─── Data provided
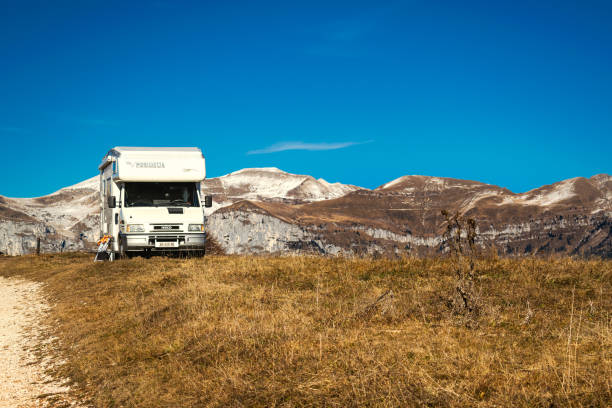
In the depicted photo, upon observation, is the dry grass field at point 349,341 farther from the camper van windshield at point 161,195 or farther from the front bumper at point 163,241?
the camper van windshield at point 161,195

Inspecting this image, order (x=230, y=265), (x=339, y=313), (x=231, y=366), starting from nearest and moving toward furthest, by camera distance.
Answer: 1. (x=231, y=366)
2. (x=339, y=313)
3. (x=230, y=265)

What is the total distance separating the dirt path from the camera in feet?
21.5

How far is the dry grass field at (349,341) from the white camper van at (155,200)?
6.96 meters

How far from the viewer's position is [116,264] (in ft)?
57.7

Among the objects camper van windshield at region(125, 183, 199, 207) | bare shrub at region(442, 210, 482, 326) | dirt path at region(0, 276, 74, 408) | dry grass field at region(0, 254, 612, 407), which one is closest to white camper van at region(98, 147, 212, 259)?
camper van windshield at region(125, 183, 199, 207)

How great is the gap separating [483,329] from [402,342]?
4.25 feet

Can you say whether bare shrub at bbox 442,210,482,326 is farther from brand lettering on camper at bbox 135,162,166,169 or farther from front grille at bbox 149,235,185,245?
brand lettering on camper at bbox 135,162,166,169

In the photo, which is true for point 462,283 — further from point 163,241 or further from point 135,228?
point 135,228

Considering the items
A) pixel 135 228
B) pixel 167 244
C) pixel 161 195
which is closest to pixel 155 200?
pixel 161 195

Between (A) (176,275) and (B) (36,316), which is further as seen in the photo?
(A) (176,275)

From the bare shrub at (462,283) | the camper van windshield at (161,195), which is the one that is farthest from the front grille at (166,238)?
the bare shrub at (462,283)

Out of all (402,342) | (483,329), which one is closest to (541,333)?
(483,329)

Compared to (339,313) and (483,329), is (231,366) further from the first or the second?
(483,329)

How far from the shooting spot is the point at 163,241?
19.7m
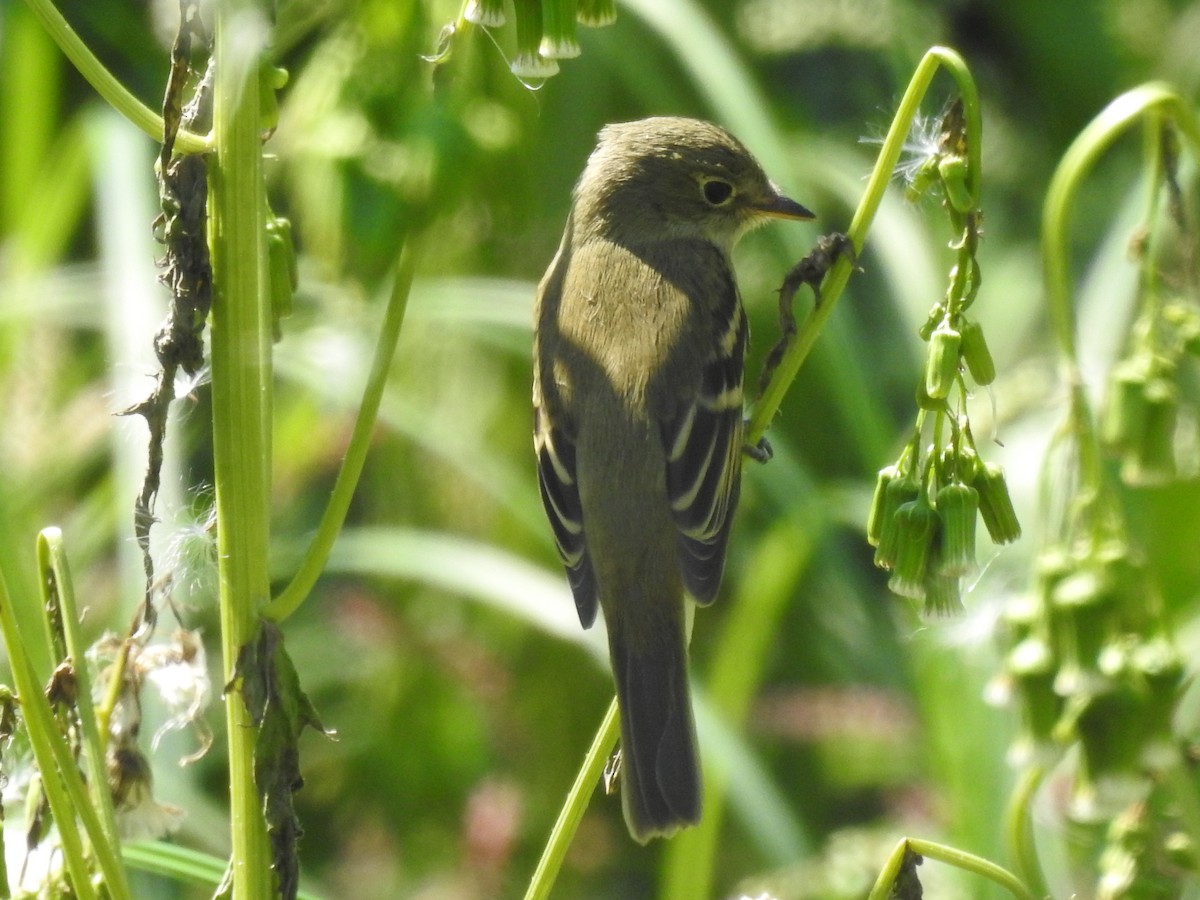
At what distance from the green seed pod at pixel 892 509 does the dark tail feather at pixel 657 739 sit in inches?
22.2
──────
─── Data provided
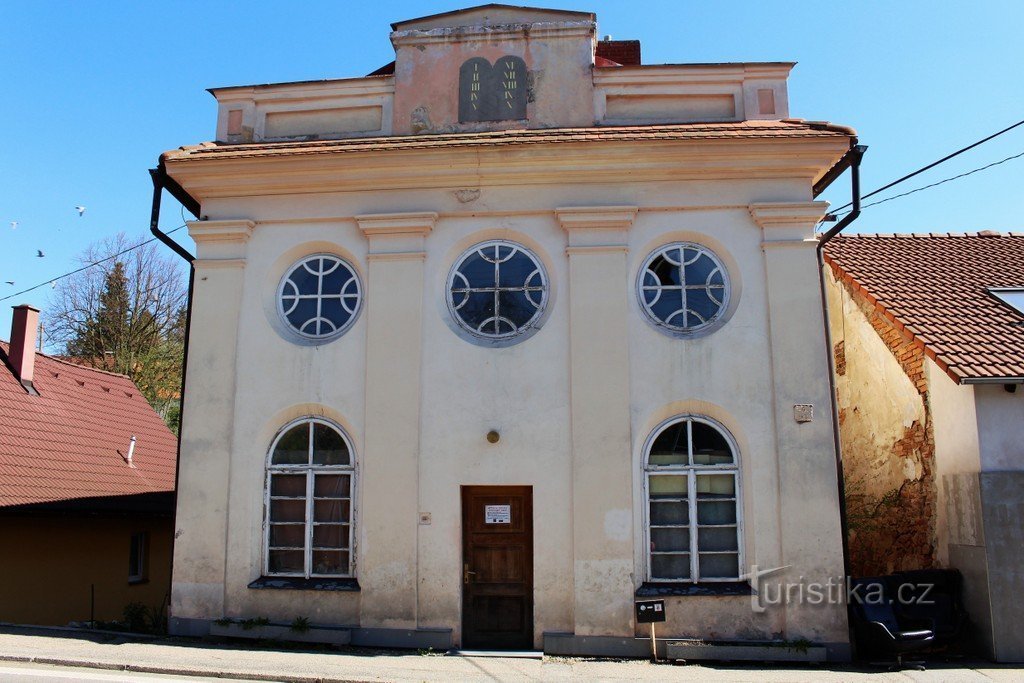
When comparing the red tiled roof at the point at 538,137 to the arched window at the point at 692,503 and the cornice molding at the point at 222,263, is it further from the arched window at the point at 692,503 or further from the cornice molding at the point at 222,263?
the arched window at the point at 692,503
──────
─── Data provided
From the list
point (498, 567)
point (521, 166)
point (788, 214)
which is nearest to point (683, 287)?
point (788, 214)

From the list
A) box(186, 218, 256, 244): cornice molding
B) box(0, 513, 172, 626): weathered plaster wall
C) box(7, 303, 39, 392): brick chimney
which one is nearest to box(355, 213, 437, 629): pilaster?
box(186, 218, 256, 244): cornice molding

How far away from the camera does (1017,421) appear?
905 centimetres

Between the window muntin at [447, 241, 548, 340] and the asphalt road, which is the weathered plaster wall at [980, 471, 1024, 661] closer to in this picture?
──────
### [Directive]
Turn everything in the listing from the line containing "How far away" down to and including the line containing "Between the window" into a JSON list of strings, one string per line, with blank lines left out.

### [Exercise result]
[
  "How far away from the camera does (1017,421) appear?",
  "905 centimetres",
  "Between the window muntin at [447, 241, 548, 340] and the asphalt road, which is the weathered plaster wall at [980, 471, 1024, 661] closer to in this picture?"
]